A SENSE OF SPACE & PLACE




A SENSE OF SPACE & PLACE

has been in my DNA since birth.  There is no other explanation for this phenomenon that has played a significant role in my life long before I was aware of it. As an only child with my own bedroom, I was mindful of it being a space of my own, and learned at an early age to appreciate the experience of privacy.  As a young boy it was the repository for my comic books, toys, and assorted accumulated treasures.  Over the years my room “grew” with me, reflecting my interests as they evolved, from stacks of comic books and toys, to Playboy magazines, baseball gloves and art supplies.

Our farm, with its out buildings, fields, and trees, provided security and an abundance of intimate places to serve the imagination of a boy and his playmates.  My childhood was comfortably contained in this place with all of its “nooks and crannies” for me to claim as my own.  Although the full significance of my good fortune was lost on me, I believe even at a young age I had some sense of appreciation for my lot. Perhaps it wasn’t appreciation as much as it was the enjoyment of opportunities to explore and create places of my own: a fort built in the stacks of hay bales in the barn, a secret club room in the loft over the garage, or a hidden camp site in the woods.

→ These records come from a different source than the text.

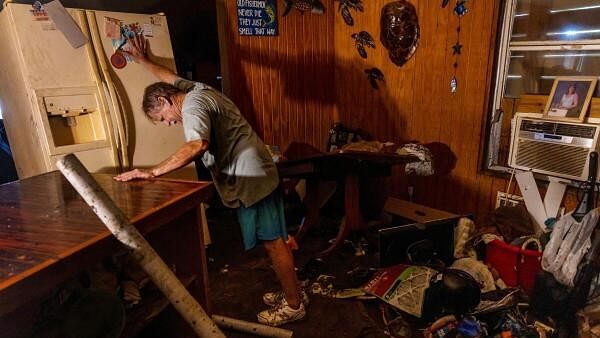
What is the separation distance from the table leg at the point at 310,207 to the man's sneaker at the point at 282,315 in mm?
900

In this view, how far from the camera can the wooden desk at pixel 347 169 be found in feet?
8.17

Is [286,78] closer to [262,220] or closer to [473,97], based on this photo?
[473,97]

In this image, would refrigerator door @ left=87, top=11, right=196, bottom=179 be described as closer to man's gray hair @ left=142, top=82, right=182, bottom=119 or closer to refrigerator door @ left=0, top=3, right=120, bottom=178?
refrigerator door @ left=0, top=3, right=120, bottom=178

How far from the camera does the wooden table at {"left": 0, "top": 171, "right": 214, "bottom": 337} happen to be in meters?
0.82

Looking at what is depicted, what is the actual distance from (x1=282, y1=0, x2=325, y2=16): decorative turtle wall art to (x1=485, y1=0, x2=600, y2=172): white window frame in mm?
1660

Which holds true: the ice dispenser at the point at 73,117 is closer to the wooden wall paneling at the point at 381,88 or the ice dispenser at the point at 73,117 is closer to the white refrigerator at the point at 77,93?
the white refrigerator at the point at 77,93

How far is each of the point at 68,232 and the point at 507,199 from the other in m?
2.84

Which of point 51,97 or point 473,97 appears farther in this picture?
point 473,97

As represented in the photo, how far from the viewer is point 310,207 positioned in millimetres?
2928

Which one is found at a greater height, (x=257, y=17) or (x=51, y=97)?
(x=257, y=17)

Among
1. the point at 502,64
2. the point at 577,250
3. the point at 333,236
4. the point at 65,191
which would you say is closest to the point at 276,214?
the point at 65,191

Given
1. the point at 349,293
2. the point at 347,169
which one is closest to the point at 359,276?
the point at 349,293

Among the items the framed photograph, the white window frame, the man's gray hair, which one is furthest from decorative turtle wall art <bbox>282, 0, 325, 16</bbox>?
the framed photograph

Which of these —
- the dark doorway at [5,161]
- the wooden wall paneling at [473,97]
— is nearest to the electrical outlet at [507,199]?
the wooden wall paneling at [473,97]
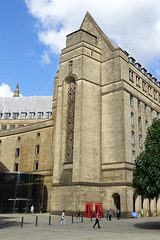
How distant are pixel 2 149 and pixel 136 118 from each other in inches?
1379

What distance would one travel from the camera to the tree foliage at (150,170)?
25812 mm

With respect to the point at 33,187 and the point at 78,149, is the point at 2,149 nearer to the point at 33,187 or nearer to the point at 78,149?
the point at 33,187

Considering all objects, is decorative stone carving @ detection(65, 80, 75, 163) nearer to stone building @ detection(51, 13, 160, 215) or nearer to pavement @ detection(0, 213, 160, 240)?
stone building @ detection(51, 13, 160, 215)

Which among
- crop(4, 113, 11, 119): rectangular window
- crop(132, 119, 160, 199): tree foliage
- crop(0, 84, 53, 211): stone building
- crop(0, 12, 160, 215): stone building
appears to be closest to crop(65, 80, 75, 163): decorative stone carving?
crop(0, 12, 160, 215): stone building

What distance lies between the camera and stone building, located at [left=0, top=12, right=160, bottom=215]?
41562 mm

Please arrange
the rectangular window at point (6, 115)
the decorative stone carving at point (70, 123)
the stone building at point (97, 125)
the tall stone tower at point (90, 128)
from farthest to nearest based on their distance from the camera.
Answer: the rectangular window at point (6, 115)
the decorative stone carving at point (70, 123)
the stone building at point (97, 125)
the tall stone tower at point (90, 128)

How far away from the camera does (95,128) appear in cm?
4575

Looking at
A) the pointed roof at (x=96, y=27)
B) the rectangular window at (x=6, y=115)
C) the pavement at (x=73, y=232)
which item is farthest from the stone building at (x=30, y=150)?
the rectangular window at (x=6, y=115)

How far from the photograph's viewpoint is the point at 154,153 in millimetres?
27359

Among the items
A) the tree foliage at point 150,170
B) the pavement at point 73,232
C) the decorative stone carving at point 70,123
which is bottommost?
the pavement at point 73,232

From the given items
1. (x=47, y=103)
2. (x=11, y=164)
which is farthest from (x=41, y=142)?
(x=47, y=103)

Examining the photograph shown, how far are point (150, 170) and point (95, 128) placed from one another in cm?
2034

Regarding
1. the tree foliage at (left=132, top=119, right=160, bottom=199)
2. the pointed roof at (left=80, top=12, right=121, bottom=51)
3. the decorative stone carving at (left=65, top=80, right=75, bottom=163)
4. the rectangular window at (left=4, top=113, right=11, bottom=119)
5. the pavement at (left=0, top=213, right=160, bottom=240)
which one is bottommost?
the pavement at (left=0, top=213, right=160, bottom=240)

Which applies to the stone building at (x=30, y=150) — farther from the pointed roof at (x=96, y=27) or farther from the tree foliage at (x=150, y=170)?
the tree foliage at (x=150, y=170)
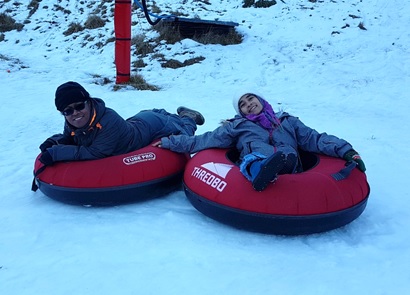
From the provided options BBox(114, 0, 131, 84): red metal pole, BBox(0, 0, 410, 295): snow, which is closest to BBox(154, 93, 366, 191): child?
BBox(0, 0, 410, 295): snow

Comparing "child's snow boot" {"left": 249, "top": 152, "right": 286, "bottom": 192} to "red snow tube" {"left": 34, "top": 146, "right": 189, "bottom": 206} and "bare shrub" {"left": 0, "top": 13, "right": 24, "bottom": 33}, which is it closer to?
"red snow tube" {"left": 34, "top": 146, "right": 189, "bottom": 206}

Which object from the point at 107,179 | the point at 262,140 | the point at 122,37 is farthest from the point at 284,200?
the point at 122,37

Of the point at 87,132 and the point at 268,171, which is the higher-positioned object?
the point at 268,171

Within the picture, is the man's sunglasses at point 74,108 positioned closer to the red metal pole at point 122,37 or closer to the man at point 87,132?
the man at point 87,132

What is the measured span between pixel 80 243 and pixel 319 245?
164cm

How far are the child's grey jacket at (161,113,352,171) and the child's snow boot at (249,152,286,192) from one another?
435 mm

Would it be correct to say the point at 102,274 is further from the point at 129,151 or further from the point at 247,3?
the point at 247,3

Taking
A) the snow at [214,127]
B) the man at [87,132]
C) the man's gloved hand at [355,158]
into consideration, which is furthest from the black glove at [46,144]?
the man's gloved hand at [355,158]

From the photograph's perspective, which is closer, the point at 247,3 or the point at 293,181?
the point at 293,181

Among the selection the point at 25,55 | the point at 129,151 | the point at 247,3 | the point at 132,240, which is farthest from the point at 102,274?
the point at 247,3

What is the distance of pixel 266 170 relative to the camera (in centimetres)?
279

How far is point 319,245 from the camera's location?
2.89 metres

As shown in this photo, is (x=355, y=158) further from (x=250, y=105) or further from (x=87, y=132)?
(x=87, y=132)

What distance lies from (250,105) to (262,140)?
0.38 metres
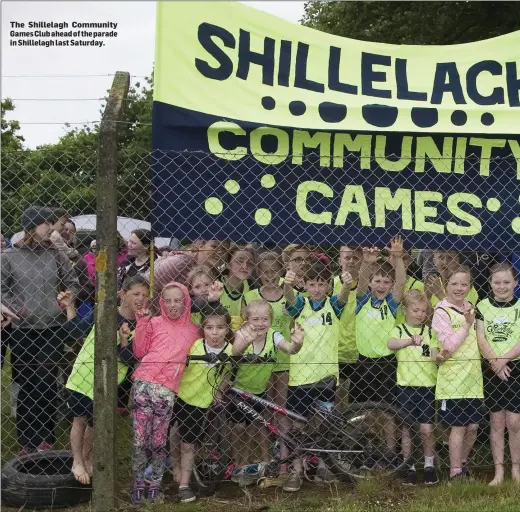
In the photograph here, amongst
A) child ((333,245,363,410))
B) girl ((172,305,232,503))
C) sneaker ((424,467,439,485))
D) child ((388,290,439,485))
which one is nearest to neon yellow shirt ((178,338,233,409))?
girl ((172,305,232,503))

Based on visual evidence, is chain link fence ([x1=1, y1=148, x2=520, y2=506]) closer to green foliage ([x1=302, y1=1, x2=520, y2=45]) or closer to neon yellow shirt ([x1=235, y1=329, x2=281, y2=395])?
neon yellow shirt ([x1=235, y1=329, x2=281, y2=395])

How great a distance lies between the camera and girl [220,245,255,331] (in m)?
5.43

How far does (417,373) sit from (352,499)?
0.96 metres

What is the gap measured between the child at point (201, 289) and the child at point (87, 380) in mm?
383

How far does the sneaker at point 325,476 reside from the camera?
510cm

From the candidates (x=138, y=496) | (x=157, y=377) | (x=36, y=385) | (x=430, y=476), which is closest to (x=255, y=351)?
(x=157, y=377)

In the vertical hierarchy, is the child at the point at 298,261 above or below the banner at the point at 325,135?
below

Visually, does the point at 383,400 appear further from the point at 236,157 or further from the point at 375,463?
the point at 236,157

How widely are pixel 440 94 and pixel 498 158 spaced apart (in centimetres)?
58

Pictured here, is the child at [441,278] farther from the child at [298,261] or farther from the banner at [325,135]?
the child at [298,261]

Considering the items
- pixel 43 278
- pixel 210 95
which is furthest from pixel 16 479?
pixel 210 95

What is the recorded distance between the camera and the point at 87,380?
16.2 ft

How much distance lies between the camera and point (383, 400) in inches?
208

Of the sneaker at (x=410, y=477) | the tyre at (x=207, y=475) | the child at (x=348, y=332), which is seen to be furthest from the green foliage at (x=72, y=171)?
the sneaker at (x=410, y=477)
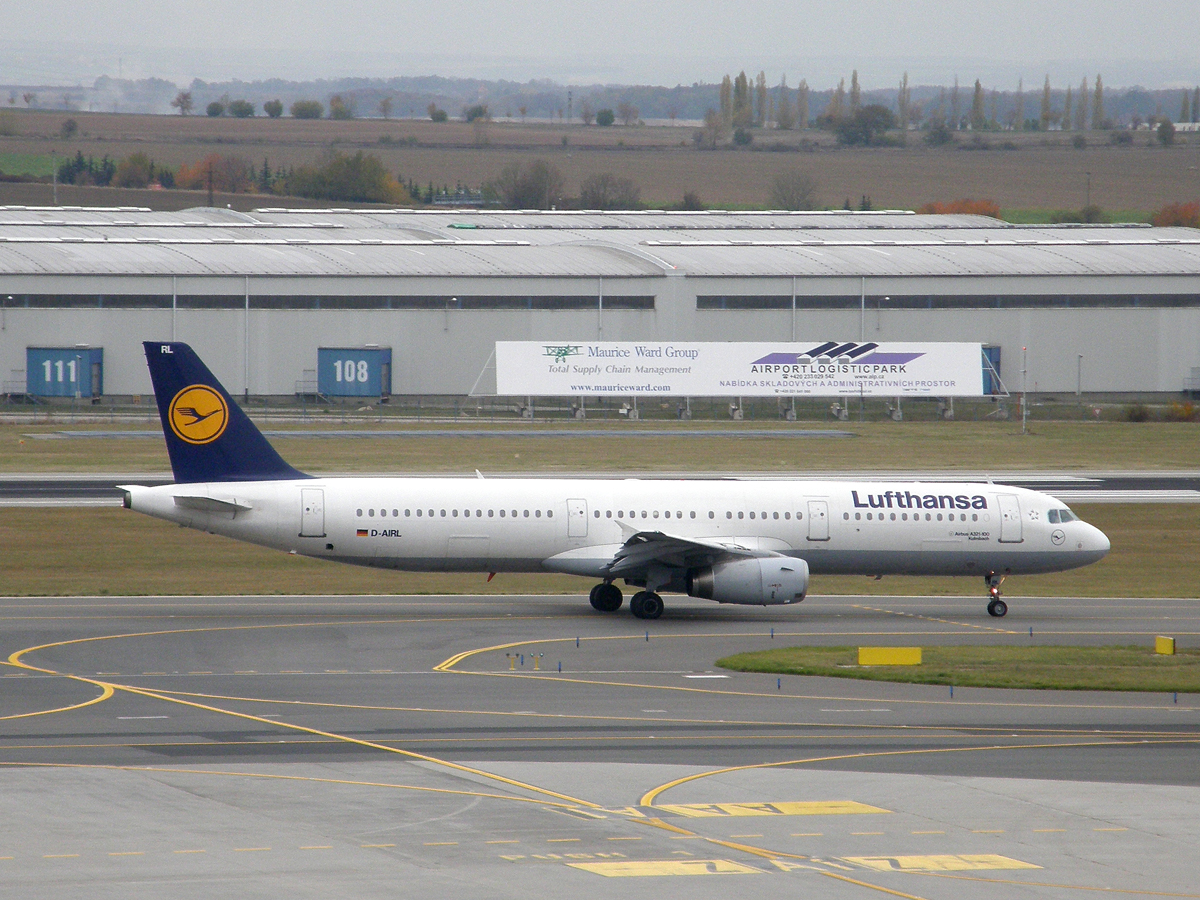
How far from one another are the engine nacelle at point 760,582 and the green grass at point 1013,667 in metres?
3.27

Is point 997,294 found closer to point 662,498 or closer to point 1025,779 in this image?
point 662,498

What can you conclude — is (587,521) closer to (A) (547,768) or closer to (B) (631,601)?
(B) (631,601)

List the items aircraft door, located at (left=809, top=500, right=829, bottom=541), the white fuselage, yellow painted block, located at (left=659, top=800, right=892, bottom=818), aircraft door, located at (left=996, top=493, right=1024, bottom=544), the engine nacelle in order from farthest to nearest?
aircraft door, located at (left=996, top=493, right=1024, bottom=544) → aircraft door, located at (left=809, top=500, right=829, bottom=541) → the white fuselage → the engine nacelle → yellow painted block, located at (left=659, top=800, right=892, bottom=818)

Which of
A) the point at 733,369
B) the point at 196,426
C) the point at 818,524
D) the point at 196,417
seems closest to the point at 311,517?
the point at 196,426

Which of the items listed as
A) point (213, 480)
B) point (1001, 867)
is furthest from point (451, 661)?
point (1001, 867)

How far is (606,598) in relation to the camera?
39750 millimetres

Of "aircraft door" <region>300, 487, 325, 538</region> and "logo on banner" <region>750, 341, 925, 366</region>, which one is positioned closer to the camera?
"aircraft door" <region>300, 487, 325, 538</region>

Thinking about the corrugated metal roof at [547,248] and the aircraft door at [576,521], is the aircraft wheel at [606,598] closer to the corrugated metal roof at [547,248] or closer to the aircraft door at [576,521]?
the aircraft door at [576,521]

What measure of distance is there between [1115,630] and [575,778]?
20693 millimetres

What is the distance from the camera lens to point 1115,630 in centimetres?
3831

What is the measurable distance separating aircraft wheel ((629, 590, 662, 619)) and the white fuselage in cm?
134

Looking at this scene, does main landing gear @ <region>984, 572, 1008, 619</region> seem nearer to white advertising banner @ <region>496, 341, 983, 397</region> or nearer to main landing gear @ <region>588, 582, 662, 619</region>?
main landing gear @ <region>588, 582, 662, 619</region>

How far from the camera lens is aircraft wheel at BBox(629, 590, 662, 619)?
38.6 meters

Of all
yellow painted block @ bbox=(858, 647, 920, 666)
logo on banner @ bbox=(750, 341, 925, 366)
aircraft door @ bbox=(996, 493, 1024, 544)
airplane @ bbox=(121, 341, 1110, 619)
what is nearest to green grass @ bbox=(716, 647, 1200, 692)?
yellow painted block @ bbox=(858, 647, 920, 666)
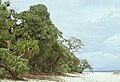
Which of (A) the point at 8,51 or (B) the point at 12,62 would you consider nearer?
(B) the point at 12,62

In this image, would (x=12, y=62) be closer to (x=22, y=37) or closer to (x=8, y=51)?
(x=8, y=51)

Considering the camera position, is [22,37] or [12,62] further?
[22,37]

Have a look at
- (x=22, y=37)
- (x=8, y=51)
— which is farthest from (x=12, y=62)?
(x=22, y=37)

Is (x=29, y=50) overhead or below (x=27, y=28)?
below

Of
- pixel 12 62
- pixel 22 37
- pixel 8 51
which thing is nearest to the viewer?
pixel 12 62

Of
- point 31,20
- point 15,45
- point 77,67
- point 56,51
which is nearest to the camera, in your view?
point 15,45

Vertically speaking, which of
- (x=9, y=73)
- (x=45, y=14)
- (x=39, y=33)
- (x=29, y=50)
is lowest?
(x=9, y=73)

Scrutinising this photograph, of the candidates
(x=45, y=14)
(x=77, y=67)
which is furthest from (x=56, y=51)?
(x=77, y=67)

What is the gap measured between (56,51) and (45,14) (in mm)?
11432

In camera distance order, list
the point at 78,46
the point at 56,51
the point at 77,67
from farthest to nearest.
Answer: the point at 77,67, the point at 78,46, the point at 56,51

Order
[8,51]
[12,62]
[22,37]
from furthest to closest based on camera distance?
1. [22,37]
2. [8,51]
3. [12,62]

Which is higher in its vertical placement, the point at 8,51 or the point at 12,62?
the point at 8,51

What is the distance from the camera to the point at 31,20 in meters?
39.0

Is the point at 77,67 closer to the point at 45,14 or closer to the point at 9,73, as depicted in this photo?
the point at 45,14
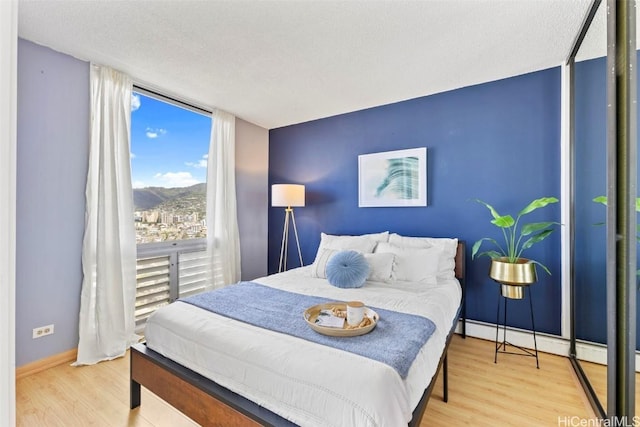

Sharing a space with someone else was never a problem.  In college and my first two years in medical school I did so with a number of roommates, never wishing for a room of my own.  Our first apartment after I got married during medical school had a spare room that became my study.  And ever since then, wherever I lived, I have always had a room, and or space to call my own: a study, workshop, or studio.  It all happened with little to no conscious effort on my part, and it was easy to take my good fortune for granted.  It wasn’t until my divorce, and the painful departure from what had been my home for over 10 years, that I became acutely aware of how important a sense of place was my wellbeing.

The small two bedroom apartment on the second floor of a city duplex paled next to the elegant three story stone Victorian home with its grand yard that I left behind.  The furniture was sparse, and there were none of the accumulated accessories that mark our lives and create a sense of home with their warmth and intimate reminders of who we are.  In my determined struggle to create a new home and escape the sadness and pain of the divorce, I discovered the journals of May Sarton.  Her description of her daily life, punctuated with friends, books, writing, solitude, and flowers, always flowers from her garden, brought to me that powerful urge of nesting.  The need to create warmth and comfort in a place of my own assumed an importance like never before.  I’m not sure I ever succeeded, but that apartment marked the beginning of the second half of my life.  And in the years and places that followed, I continued to have the luxury of spaces of my own.

I have come to believe that this innate, unconscious awareness of space and place has been a major influence in my art, long before I became aware of it.  In the beginning, my focus was primarily on the urban environment, stores, shops, streetscapes, markets, and architecture.  It was more graphic and illustrative than painterly, and I thought of myself as a “story teller”, using visual images to evoke memories and fondness for a particular place or scene.  Without realizing it, I was capturing or creating a warmth and intimacy that may have only existed in my vision.  In the years that followed my interests expanded to include rural landscapes, barns and farms, grand urban skylines, and utilitarian architecture and industrial skylines.  And when I tried my hand at clay printing I began exploring for the first time, abstraction.  But common to all of this work has been my efforts to create a place of comfort for the viewers, a sense of place where they can experience familiarity and the pleasure of beauty in both the mundane and the elegant, the humble nobility of a corner family market, and the grand vista of the high plains.